Automated Verification Suite

@Test
public void verifyProductMigration() {
    // Expected counts from source system analysis
    assertEquals(50000, countProducts(), "Product count mismatch");
    assertEquals(2000, countCategories(), "Category count mismatch");
    assertEquals(150000, countMedia(), "Media count mismatch");
}

@Test
public void verifyNoOrphanedProducts() {
    List<String> orphans = findProductsWithoutCategories();
    assertTrue(orphans.isEmpty(), 
        "Found " + orphans.size() + " products without categories: " + 
        orphans.subList(0, Math.min(10, orphans.size())));
}

@Test
public void verifyPriceIntegrity() {
    List<String> noPriceProducts = findProductsWithoutPrices();
    assertTrue(noPriceProducts.isEmpty(),
        "Found " + noPriceProducts.size() + " products without prices");
}

@Test
public void verifySampleProducts() {
    // Spot-check known products from source system
    Product camera = productService.getProductForCode("CAM-001");
    assertNotNull(camera);
    assertEquals("Professional DSLR", camera.getName());
    assertNotNull(camera.getPicture(), "Missing product image");
    assertFalse(camera.getSupercategories().isEmpty(), "Missing categories");
}

Best Practices

  1. Never migrate directly to Online catalog — always import into Staged and synchronize to Online after verification.

  2. Idempotent imports — use INSERT_UPDATE so you can re-run imports safely if they fail partway through.

  3. Validate before importing — catch data issues in the transformation layer, not during import.

  4. Keep source data snapshots — archive the exact source data used for each migration run. You’ll need it for debugging.

  5. Document every transformation — when you convert weight_lbs to kilograms or map active=true to approvalStatus=approved, document it. Six months later, someone will ask why a value looks wrong.

  6. Plan for delta migrations — there’s always a gap between the initial load and go-live. Plan how changes made in the source system during this window will be captured.

  7. Test with production-scale data — migration that works with 1,000 products may fail with 500,000 due to memory, timeouts, or performance.

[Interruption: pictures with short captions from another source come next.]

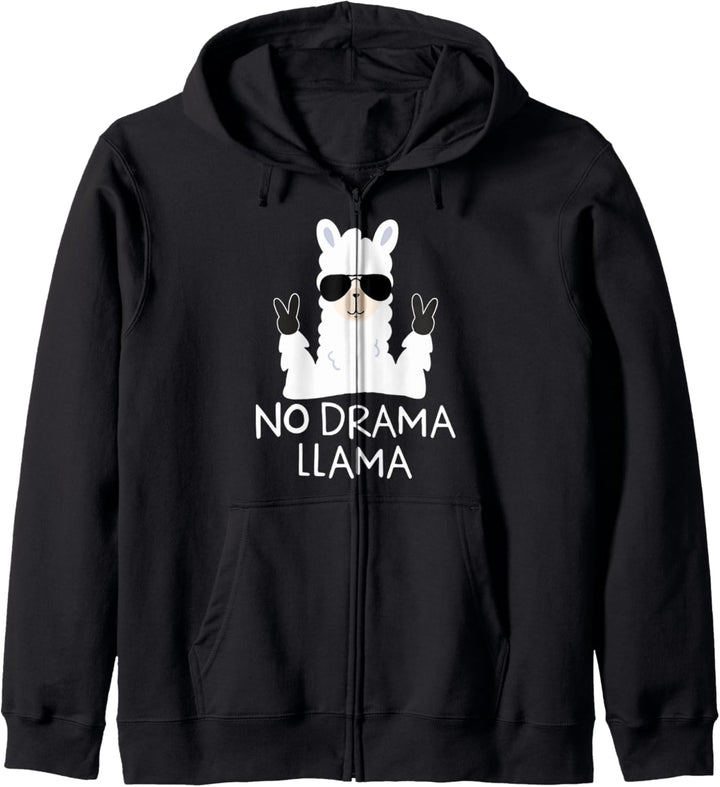 Kein Drama Lama mit Sonnenbrille Lama Alpaka Geschenk Kapuzenjacke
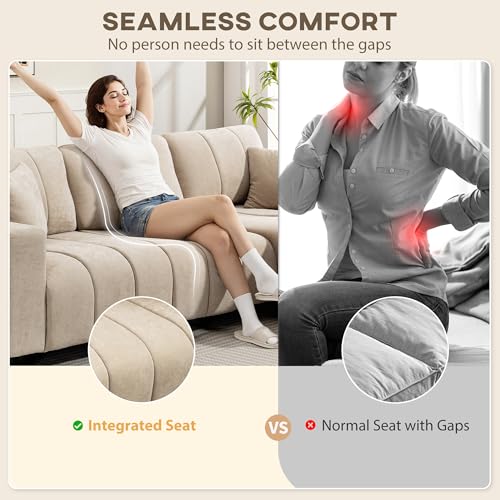 HOMCOM Sectional Couch with Changeable Chaise, Integrated Seat, 95" Large 3 Seater L-Shaped Sofa with Spring Cushion, 2 Pillows, Steel Frame, Sectional Sofa for Living Room, Beige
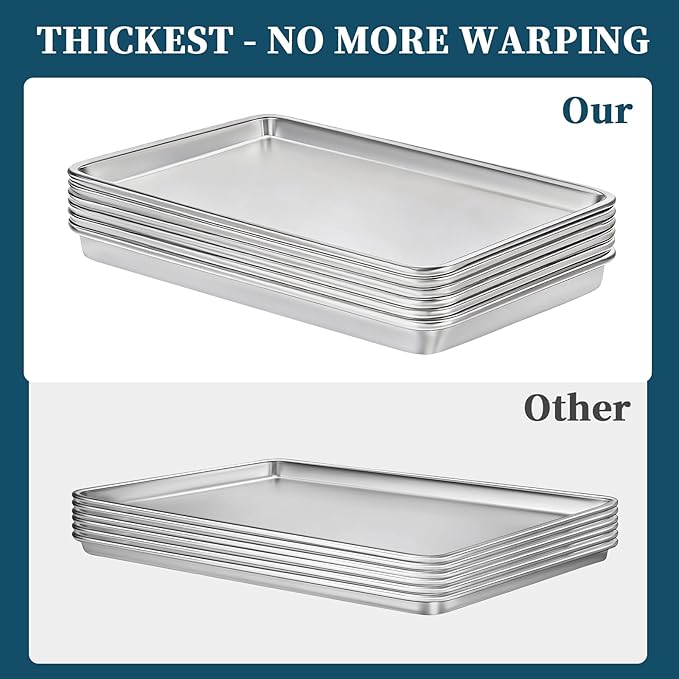 Full Size Commercial Quality Baking Sheet Pan, Bastwe Aluminum Cookie Tray Pan for Oven, Freezer, Bakery, Hotel Restaurant, Thick Steel Rim Prevents Warping (6 Pack, 26 x 18 Inch)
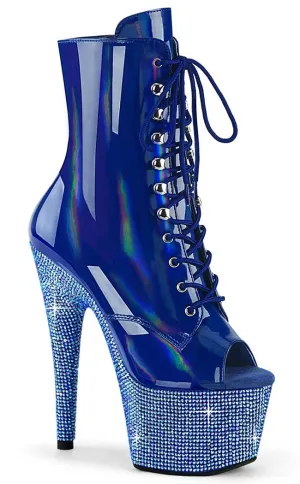 BEJEWELED-1021-7 Blue Holo Rhinestone Boots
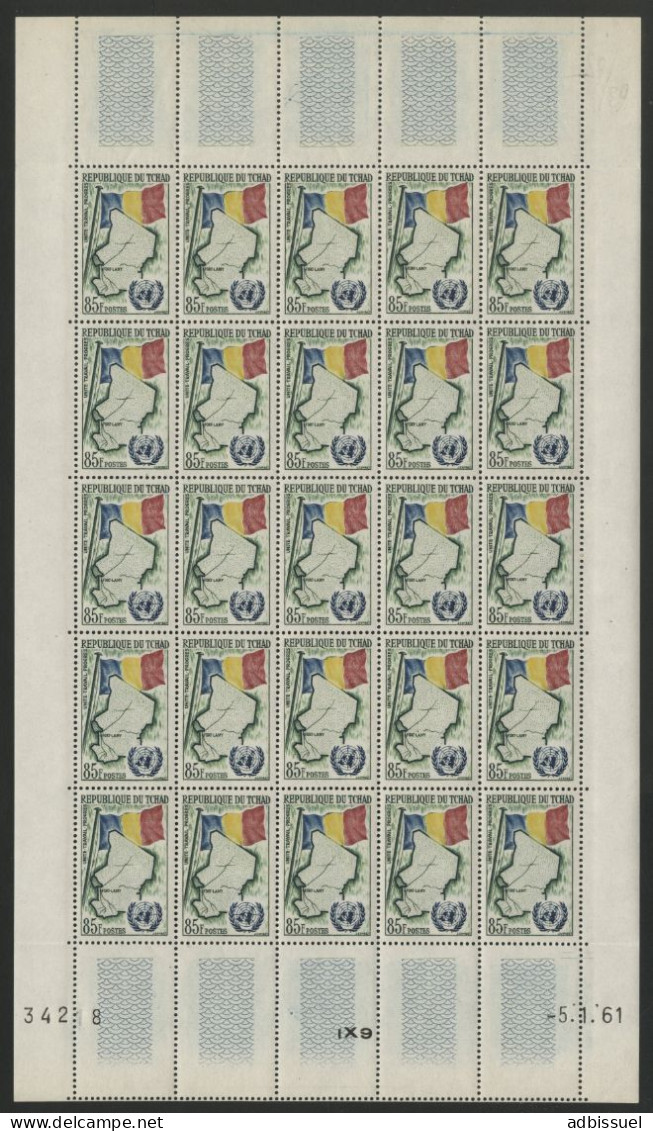 TCHAD N° 63 à 65 Neufs ** (MNH) Cote 87,50 € Série Admission Du Tchad Aux Nations Unies TB Voir Suite - Tchad (1960-...)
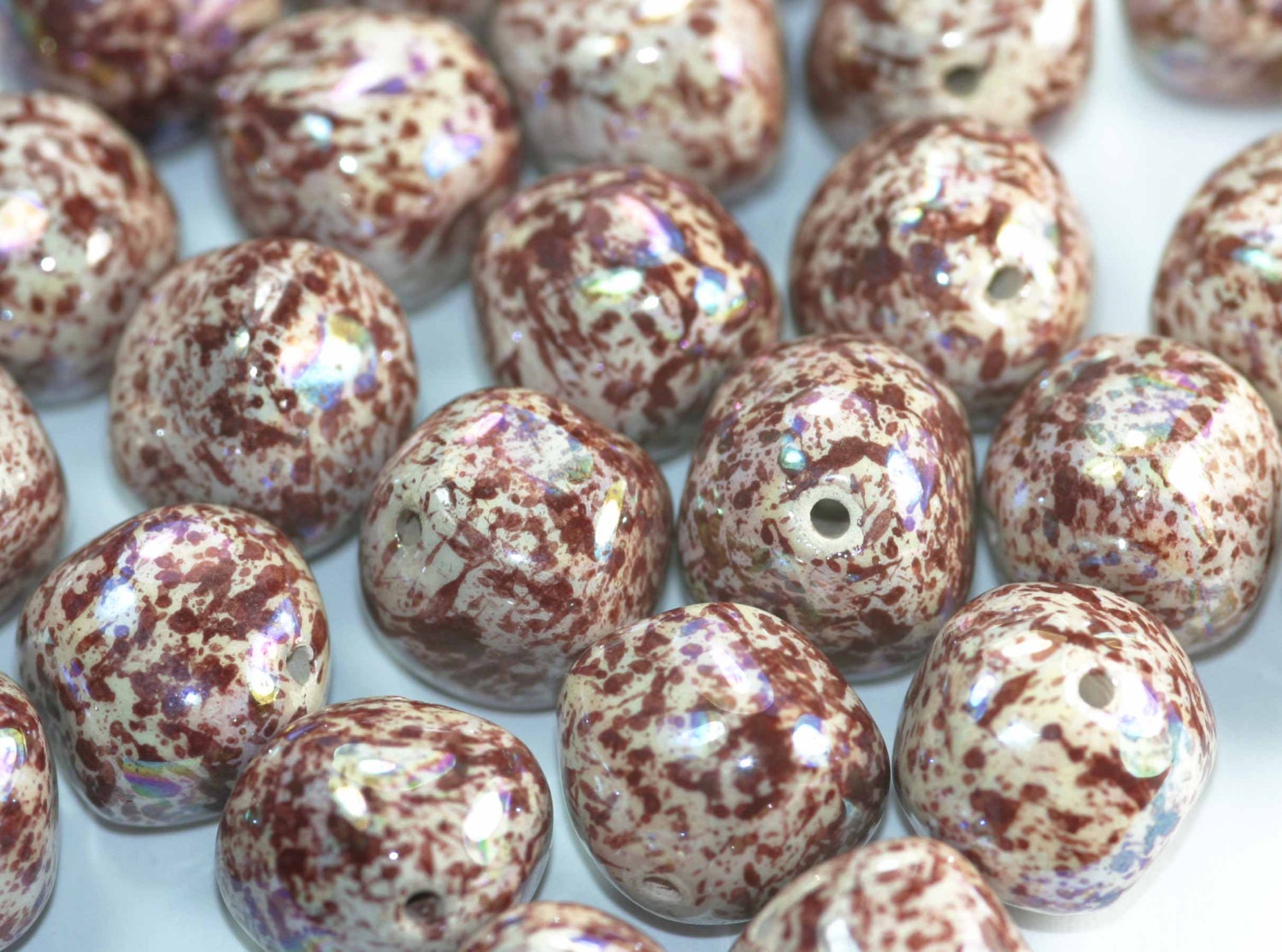 4 x Italian Ceramic Beads 1950s Vintage Beads Stunning & Unusual 2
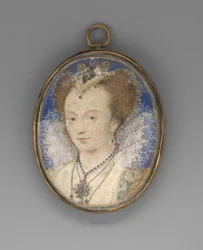 Porträtt av en kvinna, ca 1590 (vellum på kortet)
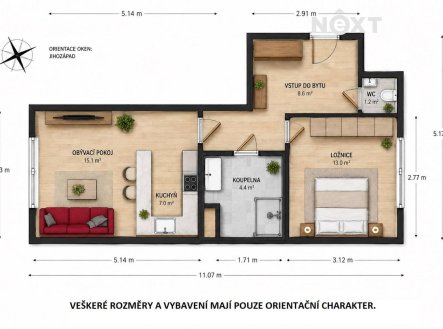 Prodej bytu, 2+kk, 40 m²
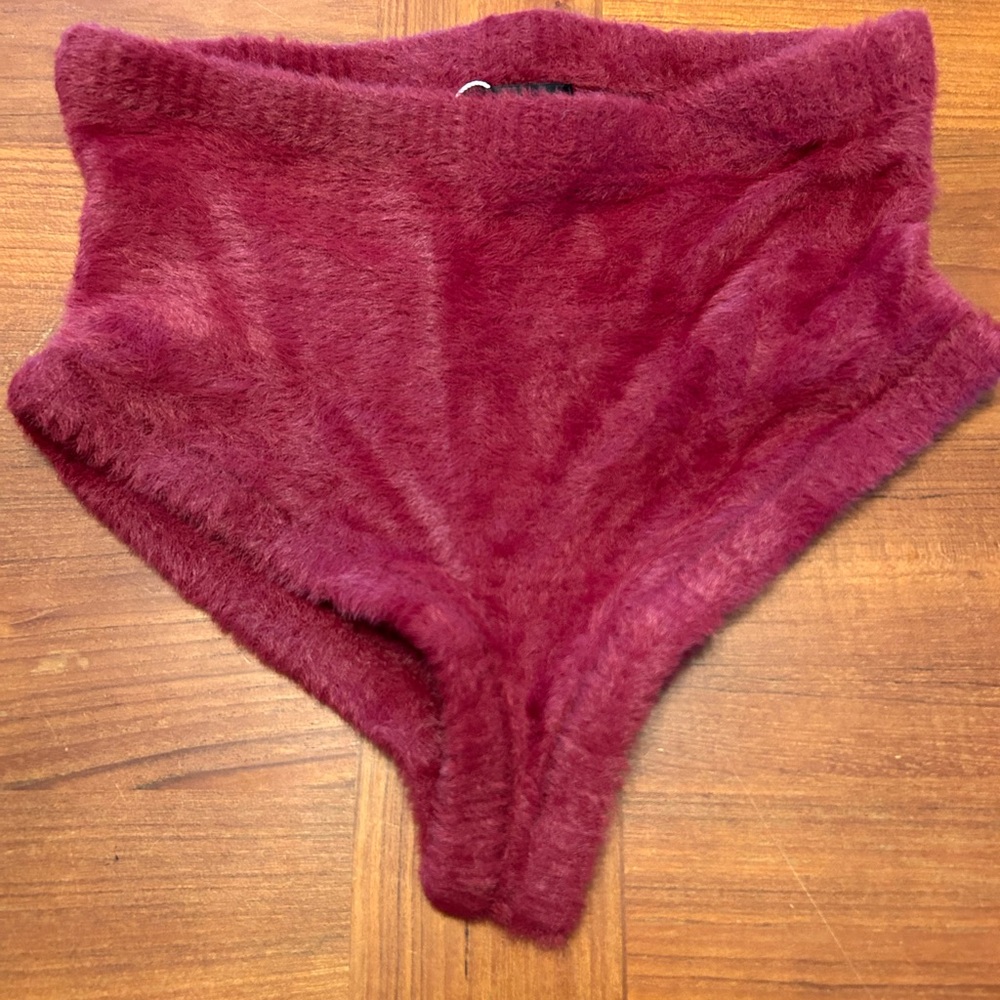 For Love And Lemons Burgundy Fuzzy Pajama Shorts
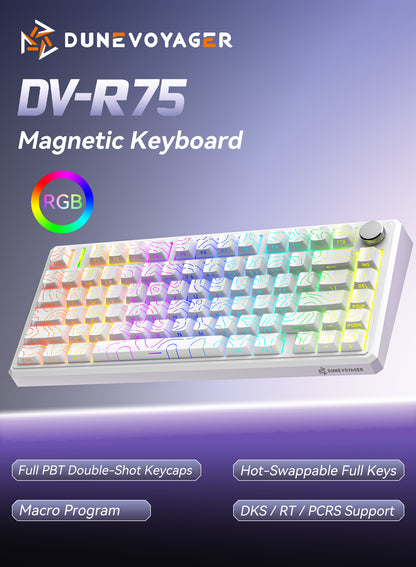 R75 Wired Magnetic Keyboard - White Outline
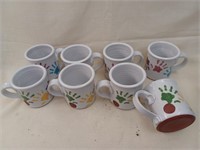 8 Signed Pottery Mugs - Dalton PA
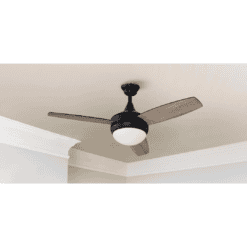 Harbor Breeze Beach Creek 44-in Matte Black Integrated LED Indoor Downrod or Flush Mount Ceiling Fan with Light and Remote (3-Blade)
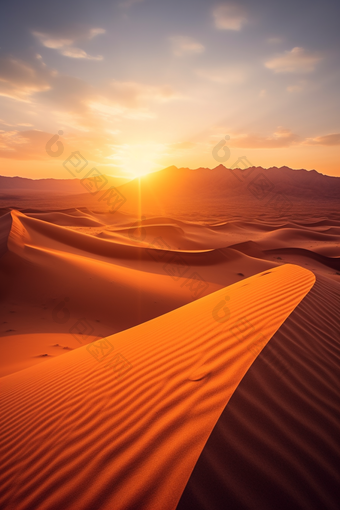 沙漠风景大漠沙丘高温地带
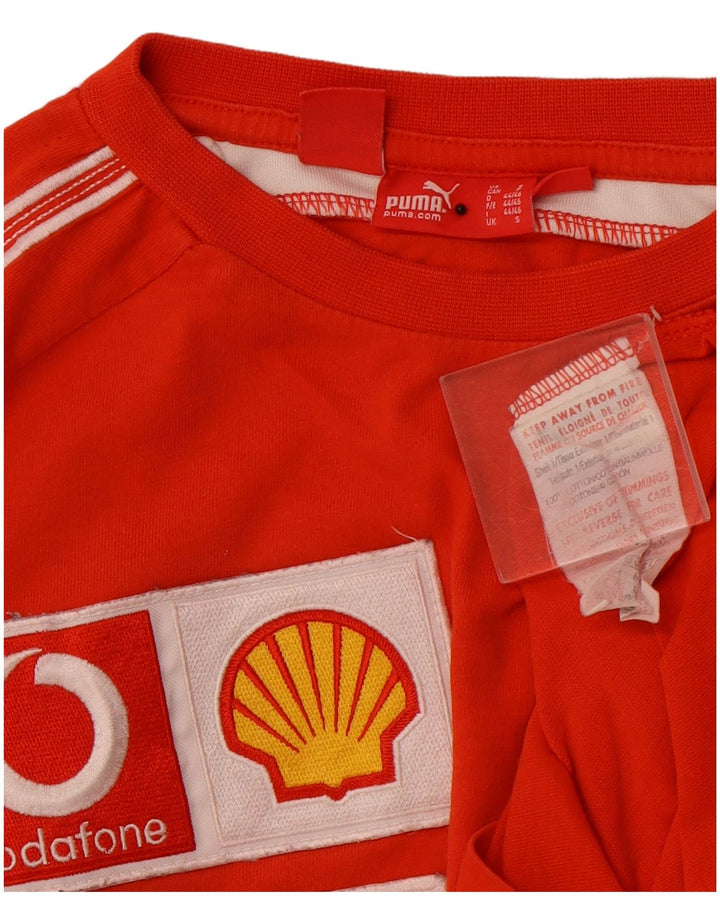 Camiseta masculina PUMA Ferrari Graphic Top Pequeno Algodão Colorblock Vermelho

  8. Have a rollback plan — and test it. A backup you’ve never restored is not a backup.


Summary

Data migration is project-critical work that determines whether go-live succeeds or fails. The key principles:

  1. Plan thoroughly — inventory all data, map dependencies, document transformations
  2. Build automated pipelines — manual migration doesn’t scale and isn’t repeatable
  3. Validate at every stage — before import, during import, and after import
  4. Respect dependency order — categories before products, products before prices
  5. Use ImpEx properlyINSERT_UPDATE for idempotency, batch processing for volume
  6. Rehearse the full migration — at least three dry runs with production-scale data
  7. Always have a rollback plan — database backups plus targeted ImpEx reversal
  8. Import to Staged, verify, then sync — never import directly to the Online catalog

The teams that treat migration as a first-class engineering effort — with automated testing, repeatable pipelines, and thorough validation — are the ones that have smooth go-lives.